# Chi clothes from baby clothes?



## loupey (Oct 1, 2013)

Had a passing thought whilst in tescos... has anyone tried making clothes from baby clothes? If so, what size do you go for? 

I was thinking you can take the back in to ge the arm holes in the right place.


I'm asking before I try as last time I had to sew was a part of my skirt in high school some 5 or 6 years ago so I'm a Newbie at best so I thought maybe some of you could give me a yay or nay


----------



## AnnHelen (Nov 29, 2010)

If you can make something out of it, why not  I often give cute baby clothes fabrics to my friend to make cute harnesses from


----------



## SarahJG (May 25, 2013)

I made a t-shirt for Florrie from a baby-gro I got from a charity shop. I unpicked the whole thing, though, and then used the fabric and trim to make up a pattern I found free on the internet. You're thinking more along the lines of modifying an existing garment, aren't you?


----------



## lilbabyvenus (Feb 8, 2009)

I think there used to be a modification pattern on the forum somewhere. I know people do this! And the results are very cute


----------



## loupey (Oct 1, 2013)

Ye I'm thinking of just modifying an existing garment. Going shopping tomorrow so I'll have a looky!


----------



## Lisa T (Sep 3, 2010)

I'll tell you what does make good Chi clothing.......build a bear clothes. X


----------



## loupey (Oct 1, 2013)

Ooooh what a fabulous idea! !! There's a bear factory at my shopping centre. Whoop whoop!


----------



## michele (Jan 12, 2009)

When Lily was spayed ,i got a baby grow cut the legs off,made a hole for tail do the poppers up underneath their tummy .It's great if they have stitches ,much nicer than the collars you get from the vet


----------



## Javier'sMommy (Jan 20, 2013)

I used baby onesies when Javier was younger & just cut a hole for his tail. He wore one to the vet & as they always do when my babies are in there, they oohed, aahed & gushed about how cute he was & had to make sure everyone in the office saw him. 

I'd read somewhere about Build-a-Bear & drug my hubby in there to look & even though I found plenty I wanted to buy, I only bought 2 pair of satiny panties for Francesca to wear with a couple of dresses. We only go to the mall twice a year, usually to have our wedding rings cleaned & inspected, but I might have to make a special trip to Build-a-Bear again. 

Sent from Petguide.com Free App


----------



## Ghis+Milo (Jan 28, 2013)

I would def recomd this.. I had a blast hand sewing Coco's dress from a baby shirt I believe it was size 4 mnths... And I will continue to use baby clothes hihi... 
Just try and measure with the chi clothing you already have...


----------



## coco_little_bear (May 30, 2012)

I was thinking of doing this too. Every time I go to charity shops, I see all those cute baby clothes for really cheap and this always crosses my mind.


----------



## Jayda (Jun 15, 2012)

What a great idea. I have no talent in this area but if you can make something please post a picture or two. There are so many cute baby things out there!


----------

> SUPPLIED MATERIAL
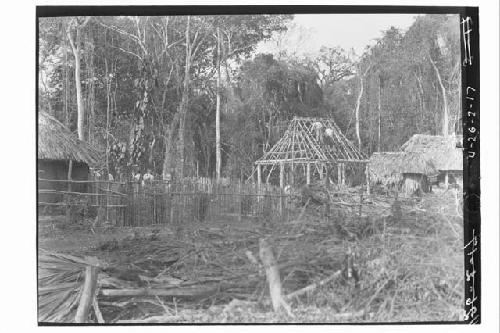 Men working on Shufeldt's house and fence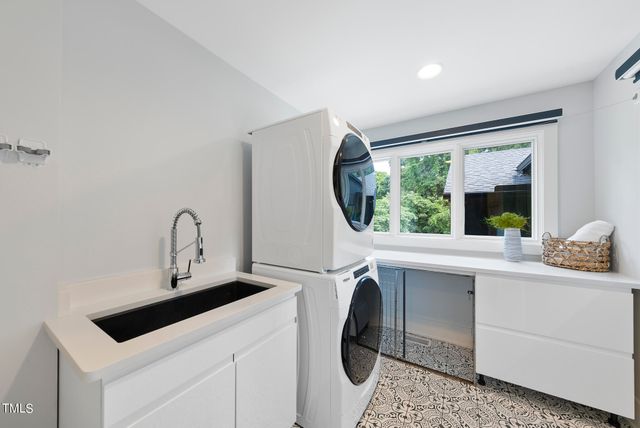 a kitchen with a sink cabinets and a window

> EXERCISE REQUIREMENTS
- a) In the forum thread on Chi clothes from baby clothes, what size baby shirt does Ghis+Milo believe Coco's dress came from?
- b) Name every pet that, according to the forum thread on Chi clothes from baby clothes, had clothing made or bought for it.
- c) Do these statements agree with the forum thread on Chi clothes from baby clothes? (i) SarahJG made the t-shirt by altering the baby-gro without taking it apart. (ii) loupey's shopping centre has a bear factory. (iii) Javier'sMommy goes to the mall four times a year.
The lines have nothing to do with the forum thread on Chi clothes from baby clothes.

> ANSWERS PROVIDED
- a) Size 4 months.

- b) Florrie, Lily, Javier, Francesca, Coco

- c)
(i) No: "I unpicked the whole thing, though, and then used the fabric and trim to make up a pattern I found free on the internet."
(ii) Yes: "There's a bear factory at my shopping centre."
(iii) No: "We only go to the mall twice a year"